Give that feedback to mentors as well and say, hey, that that piece of information you gave me, Jonathan, has helped me over the last five years, and I am at this level now because I relied on that. And that gives the person that’s providing you mentorship a lot of feedback to know, hey, this is a really important thing for women in general to now. So, as I’m talking to other women, you know, Cheryl told me this really helped her. I should give that same piece of information out to other women trying to get up this path also. So, it is bidirectional, and there’s a responsibility for somebody that’s being mentored to actually help the people that are helping them. You know, it’s the circle, the virtuous circle of giving back.

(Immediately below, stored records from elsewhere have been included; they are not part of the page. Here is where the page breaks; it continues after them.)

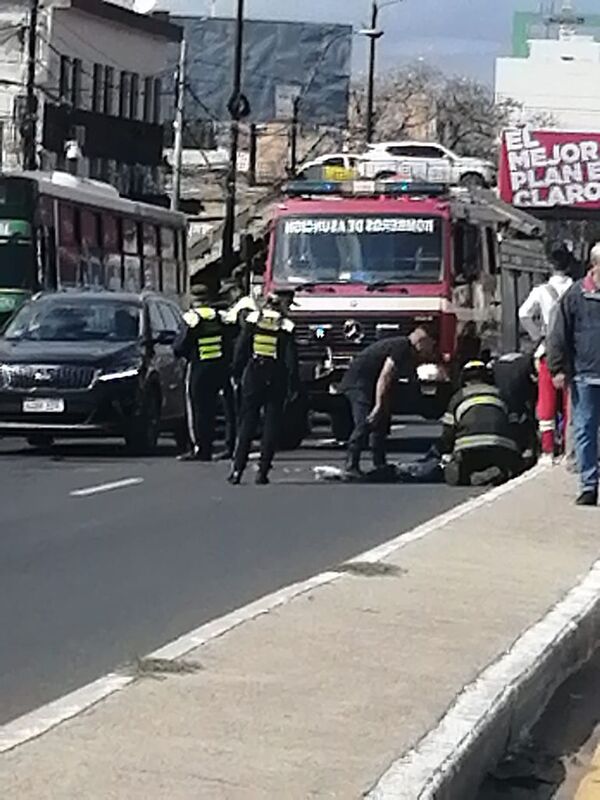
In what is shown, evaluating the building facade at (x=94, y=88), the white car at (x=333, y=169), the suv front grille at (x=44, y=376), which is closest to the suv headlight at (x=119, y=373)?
the suv front grille at (x=44, y=376)

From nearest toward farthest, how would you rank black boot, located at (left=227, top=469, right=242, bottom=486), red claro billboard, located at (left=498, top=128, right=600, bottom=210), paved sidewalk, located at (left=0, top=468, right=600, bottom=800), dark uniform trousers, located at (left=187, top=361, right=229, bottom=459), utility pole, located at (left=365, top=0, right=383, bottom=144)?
paved sidewalk, located at (left=0, top=468, right=600, bottom=800) < black boot, located at (left=227, top=469, right=242, bottom=486) < dark uniform trousers, located at (left=187, top=361, right=229, bottom=459) < red claro billboard, located at (left=498, top=128, right=600, bottom=210) < utility pole, located at (left=365, top=0, right=383, bottom=144)

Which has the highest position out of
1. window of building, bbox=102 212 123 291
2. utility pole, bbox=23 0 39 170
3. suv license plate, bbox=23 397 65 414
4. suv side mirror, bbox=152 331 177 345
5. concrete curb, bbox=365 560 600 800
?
utility pole, bbox=23 0 39 170

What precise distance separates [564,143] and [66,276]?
25.3 m

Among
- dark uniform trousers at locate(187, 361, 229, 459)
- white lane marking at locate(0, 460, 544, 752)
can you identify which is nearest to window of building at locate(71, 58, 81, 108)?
dark uniform trousers at locate(187, 361, 229, 459)

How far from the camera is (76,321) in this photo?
24.3 metres

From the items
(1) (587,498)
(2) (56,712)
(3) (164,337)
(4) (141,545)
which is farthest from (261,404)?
(2) (56,712)

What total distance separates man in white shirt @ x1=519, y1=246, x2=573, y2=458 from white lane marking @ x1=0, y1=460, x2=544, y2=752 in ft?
15.9

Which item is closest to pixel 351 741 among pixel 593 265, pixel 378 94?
pixel 593 265

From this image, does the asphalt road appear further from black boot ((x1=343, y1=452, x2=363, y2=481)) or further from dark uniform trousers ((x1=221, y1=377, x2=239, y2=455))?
dark uniform trousers ((x1=221, y1=377, x2=239, y2=455))

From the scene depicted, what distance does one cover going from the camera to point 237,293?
28.2 metres

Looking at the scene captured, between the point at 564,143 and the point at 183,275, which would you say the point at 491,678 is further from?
the point at 564,143

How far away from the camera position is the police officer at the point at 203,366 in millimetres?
22359

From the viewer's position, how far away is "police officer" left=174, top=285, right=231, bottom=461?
880 inches

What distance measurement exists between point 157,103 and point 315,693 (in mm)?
67913
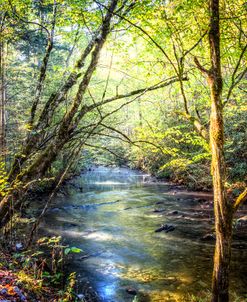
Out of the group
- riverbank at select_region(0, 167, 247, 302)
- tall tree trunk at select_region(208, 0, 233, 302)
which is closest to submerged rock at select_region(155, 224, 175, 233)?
riverbank at select_region(0, 167, 247, 302)

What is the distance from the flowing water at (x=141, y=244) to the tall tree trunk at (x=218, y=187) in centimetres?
252

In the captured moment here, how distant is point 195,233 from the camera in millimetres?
11344

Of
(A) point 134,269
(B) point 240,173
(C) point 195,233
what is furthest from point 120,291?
(B) point 240,173

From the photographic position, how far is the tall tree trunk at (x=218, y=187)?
14.5ft

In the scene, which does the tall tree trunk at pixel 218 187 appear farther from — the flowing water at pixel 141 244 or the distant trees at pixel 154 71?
the flowing water at pixel 141 244

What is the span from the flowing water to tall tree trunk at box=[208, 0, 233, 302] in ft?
8.27

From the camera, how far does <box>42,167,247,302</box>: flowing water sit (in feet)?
24.0

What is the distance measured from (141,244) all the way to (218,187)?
657 centimetres

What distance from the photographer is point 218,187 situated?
4.46 meters

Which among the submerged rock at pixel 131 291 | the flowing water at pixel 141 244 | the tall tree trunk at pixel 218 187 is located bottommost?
the submerged rock at pixel 131 291

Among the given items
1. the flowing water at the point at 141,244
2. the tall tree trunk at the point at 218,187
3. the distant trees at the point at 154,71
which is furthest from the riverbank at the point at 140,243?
the distant trees at the point at 154,71

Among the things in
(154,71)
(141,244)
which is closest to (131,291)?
(141,244)

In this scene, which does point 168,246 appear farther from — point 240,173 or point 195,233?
point 240,173

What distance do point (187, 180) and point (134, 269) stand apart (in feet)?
48.2
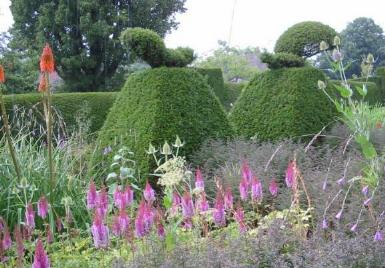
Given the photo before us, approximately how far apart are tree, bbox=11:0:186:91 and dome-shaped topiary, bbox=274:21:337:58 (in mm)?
15565

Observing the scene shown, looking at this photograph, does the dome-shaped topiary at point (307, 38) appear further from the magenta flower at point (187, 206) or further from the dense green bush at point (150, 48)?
the magenta flower at point (187, 206)

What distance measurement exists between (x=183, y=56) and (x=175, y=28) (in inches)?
818

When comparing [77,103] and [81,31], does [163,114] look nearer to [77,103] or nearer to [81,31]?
[77,103]

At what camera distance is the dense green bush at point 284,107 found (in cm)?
643

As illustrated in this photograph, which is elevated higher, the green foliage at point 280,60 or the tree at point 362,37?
the tree at point 362,37

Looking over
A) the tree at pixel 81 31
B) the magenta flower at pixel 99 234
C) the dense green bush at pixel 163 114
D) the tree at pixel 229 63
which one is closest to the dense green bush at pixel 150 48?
the dense green bush at pixel 163 114

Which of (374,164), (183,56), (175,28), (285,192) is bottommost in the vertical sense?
(285,192)

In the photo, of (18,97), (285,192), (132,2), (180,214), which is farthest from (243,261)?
(132,2)

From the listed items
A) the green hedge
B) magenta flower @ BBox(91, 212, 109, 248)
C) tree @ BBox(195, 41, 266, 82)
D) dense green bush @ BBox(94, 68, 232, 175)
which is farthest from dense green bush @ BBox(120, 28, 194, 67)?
tree @ BBox(195, 41, 266, 82)

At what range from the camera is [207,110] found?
18.9 feet

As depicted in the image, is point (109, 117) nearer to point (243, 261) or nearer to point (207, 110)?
point (207, 110)

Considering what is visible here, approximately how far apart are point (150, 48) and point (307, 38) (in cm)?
269

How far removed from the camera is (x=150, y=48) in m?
5.81

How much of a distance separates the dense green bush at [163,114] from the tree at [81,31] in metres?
17.0
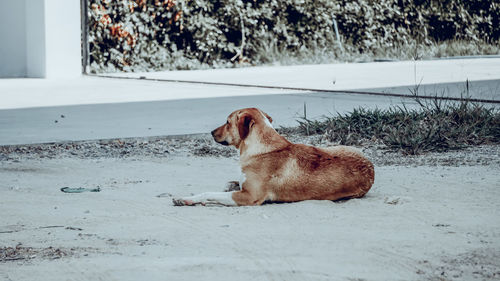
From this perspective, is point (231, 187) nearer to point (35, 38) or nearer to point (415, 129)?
point (415, 129)

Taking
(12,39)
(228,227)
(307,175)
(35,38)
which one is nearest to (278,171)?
(307,175)

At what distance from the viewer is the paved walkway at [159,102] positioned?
820cm

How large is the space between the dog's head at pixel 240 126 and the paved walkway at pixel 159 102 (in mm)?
2543

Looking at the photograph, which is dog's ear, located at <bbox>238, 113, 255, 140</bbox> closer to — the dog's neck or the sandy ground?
the dog's neck

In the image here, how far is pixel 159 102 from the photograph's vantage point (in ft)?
34.3

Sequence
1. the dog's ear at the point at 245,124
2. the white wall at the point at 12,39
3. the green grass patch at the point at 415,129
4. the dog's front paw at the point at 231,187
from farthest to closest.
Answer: the white wall at the point at 12,39 → the green grass patch at the point at 415,129 → the dog's front paw at the point at 231,187 → the dog's ear at the point at 245,124

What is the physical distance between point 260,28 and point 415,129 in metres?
11.0

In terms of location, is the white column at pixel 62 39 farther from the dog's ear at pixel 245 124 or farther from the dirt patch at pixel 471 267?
the dirt patch at pixel 471 267

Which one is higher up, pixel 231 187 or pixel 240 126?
pixel 240 126

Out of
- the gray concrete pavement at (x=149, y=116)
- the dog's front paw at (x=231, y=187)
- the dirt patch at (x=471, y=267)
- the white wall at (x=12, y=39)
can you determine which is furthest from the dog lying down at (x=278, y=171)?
the white wall at (x=12, y=39)

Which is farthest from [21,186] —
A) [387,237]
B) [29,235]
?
[387,237]

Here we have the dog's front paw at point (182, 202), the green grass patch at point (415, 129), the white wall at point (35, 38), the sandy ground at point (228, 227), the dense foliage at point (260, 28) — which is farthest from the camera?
the dense foliage at point (260, 28)

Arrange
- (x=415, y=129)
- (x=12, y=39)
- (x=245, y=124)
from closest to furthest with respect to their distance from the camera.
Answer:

ABERMAN: It is a virtuous circle of giving back. And it’s also, I think, as we wind up this really illuminating conversation: the best-run organizations, in fact, have cycles to give information, get information, and are organic in how they grow. They grow by empowering people, whether they’re introverts, women, men, to succeed, and then giving them feedback. And in other words, as we conclude this, it seems to me, we’ve talked about women, but ultimately, organizations need to tolerate and encourage diversity so that everybody has an opportunity to grow. Carly, I’ll give you the final word on that.

SPERANZA: I don’t know if it’s just the diversity, but it’s also that recognition that leaders need to understand followers have more power than they’ve ever had before. It’s got to be a team effort, and you’ve got to get the buy in from everyone. And the buy in from everyone means bringing those creative ideas, bringing those ideas you haven’t thought of. Bringing people that have different experiences, that, yes, they look different than you. They have different education than you. But surrounding yourself with others that are exactly like you is not going to get you to the innovation and the creativity and the market space that you crave.